Captioned web images
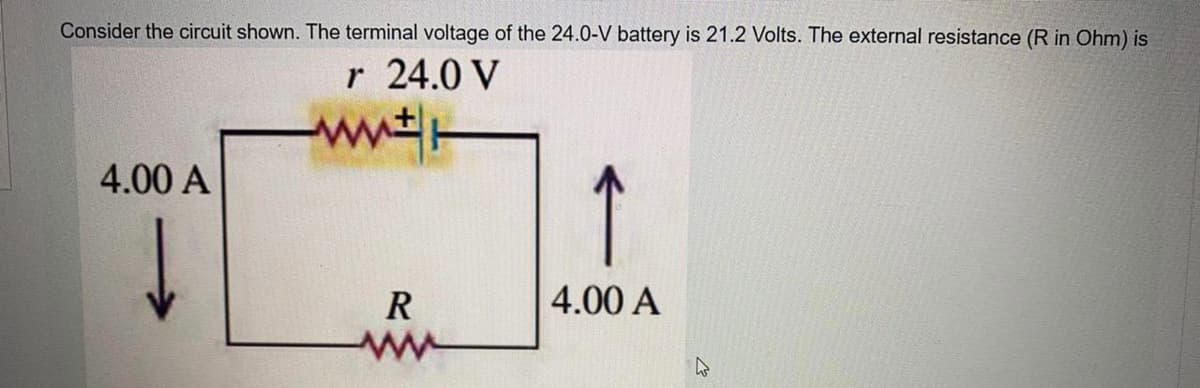Consider the circuit shown. The terminal voltage of the 24.0-V battery is 21.2 Volts. The external resistance (R in Ohm) is
r 24.0 V
4.00 A
R
4.00 A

> [INSTRUCTIONS TO FOLLOW]: Every line of the data should be transcribed exactly. Omit the images.

> [EXERCISE RESPONSE]:
Consider the circuit shown. The terminal voltage of the 24.0-V battery is 21.2 Volts. The external resistance (R in Ohm) is
r 24.0 V
4.00 A
R
4.00 A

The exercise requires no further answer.